--- begin ---
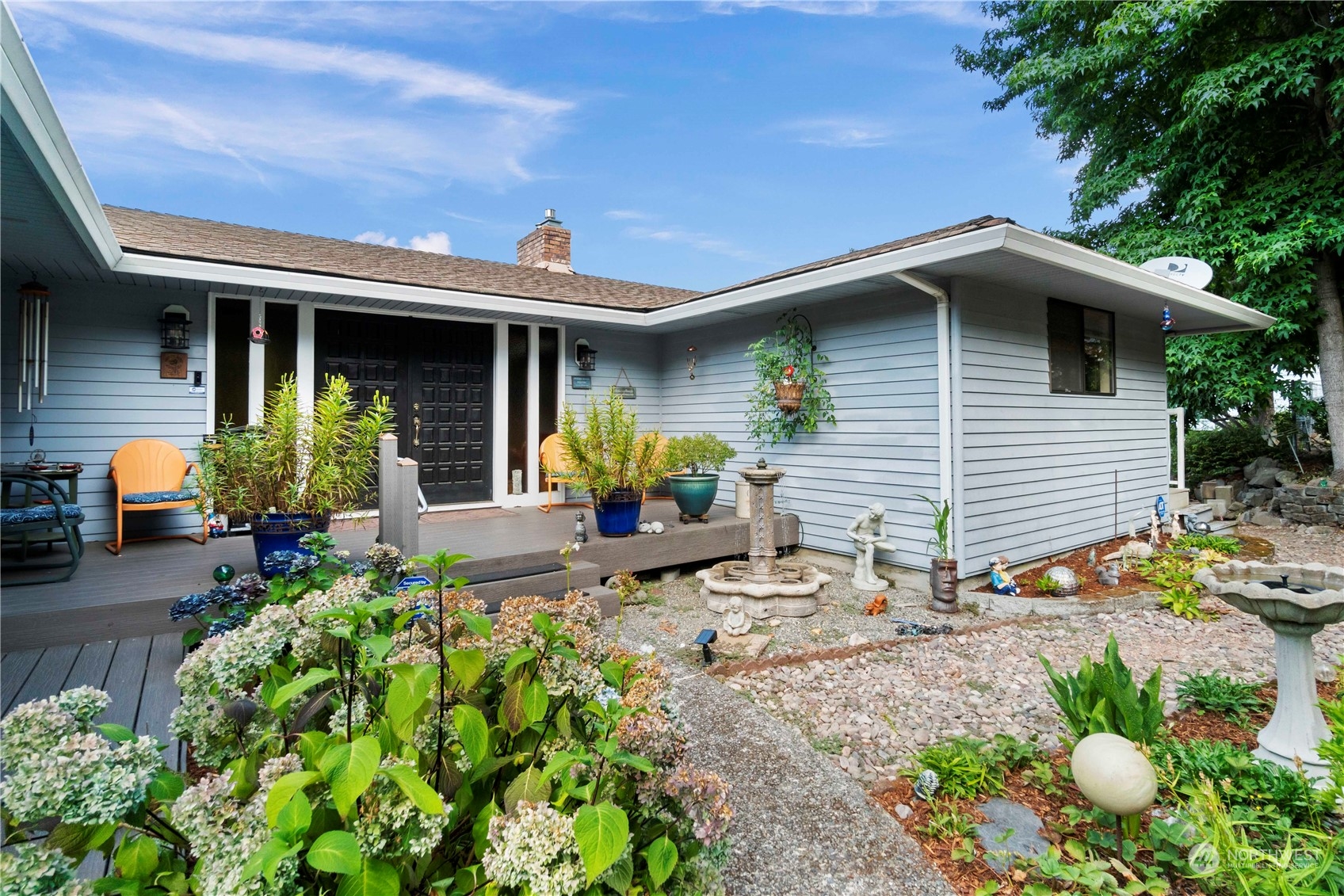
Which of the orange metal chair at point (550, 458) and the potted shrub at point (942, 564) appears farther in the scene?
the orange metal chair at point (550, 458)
--- end ---
--- begin ---
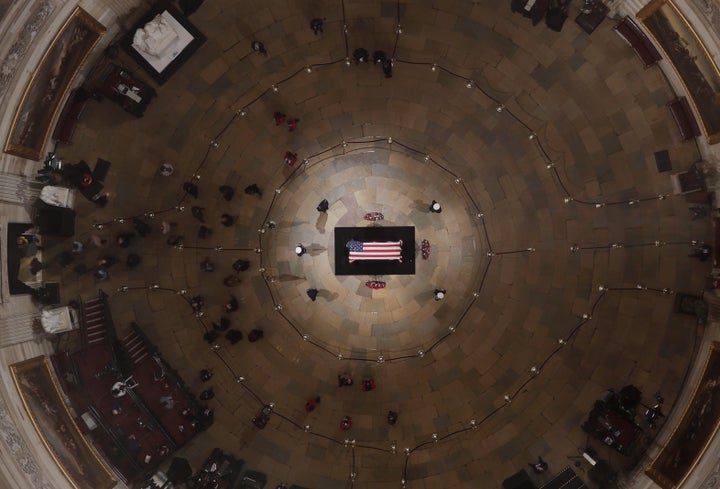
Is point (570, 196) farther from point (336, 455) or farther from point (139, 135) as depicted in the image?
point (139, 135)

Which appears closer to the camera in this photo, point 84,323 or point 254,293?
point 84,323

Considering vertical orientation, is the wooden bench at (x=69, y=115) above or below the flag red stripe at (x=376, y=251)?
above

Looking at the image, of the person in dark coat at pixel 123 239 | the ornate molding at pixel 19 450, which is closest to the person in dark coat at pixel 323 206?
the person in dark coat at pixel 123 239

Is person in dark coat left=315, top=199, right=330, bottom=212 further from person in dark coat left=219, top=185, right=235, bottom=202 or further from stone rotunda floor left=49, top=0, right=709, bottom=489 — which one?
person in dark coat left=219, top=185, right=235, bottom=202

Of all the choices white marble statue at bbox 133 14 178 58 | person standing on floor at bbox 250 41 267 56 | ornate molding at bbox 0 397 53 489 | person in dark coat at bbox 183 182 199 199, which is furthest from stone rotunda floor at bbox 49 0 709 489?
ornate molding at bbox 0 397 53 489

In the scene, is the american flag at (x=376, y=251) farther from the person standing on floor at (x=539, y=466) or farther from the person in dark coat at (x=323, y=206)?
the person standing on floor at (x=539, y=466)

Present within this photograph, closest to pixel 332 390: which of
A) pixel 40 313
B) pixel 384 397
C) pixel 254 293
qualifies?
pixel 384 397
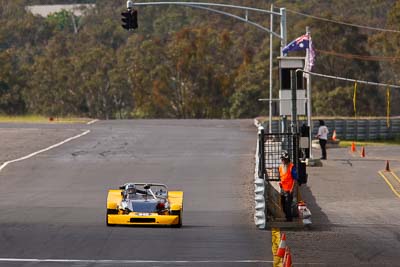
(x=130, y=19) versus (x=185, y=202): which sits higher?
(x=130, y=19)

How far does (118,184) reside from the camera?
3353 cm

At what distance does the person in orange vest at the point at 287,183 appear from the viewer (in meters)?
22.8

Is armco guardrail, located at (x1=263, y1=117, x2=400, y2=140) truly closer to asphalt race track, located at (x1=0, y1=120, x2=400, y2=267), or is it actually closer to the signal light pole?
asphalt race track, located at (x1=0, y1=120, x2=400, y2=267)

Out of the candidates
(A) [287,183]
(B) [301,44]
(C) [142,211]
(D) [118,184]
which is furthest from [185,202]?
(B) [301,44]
--- end ---
(GOAL) Find every line in the records that contains the word "this" and copy each of those lines.

(FINAL RESULT)
Which appears closer to the camera in this photo, point 84,323 or point 254,293?
Present within this photograph, closest to pixel 332 390: which of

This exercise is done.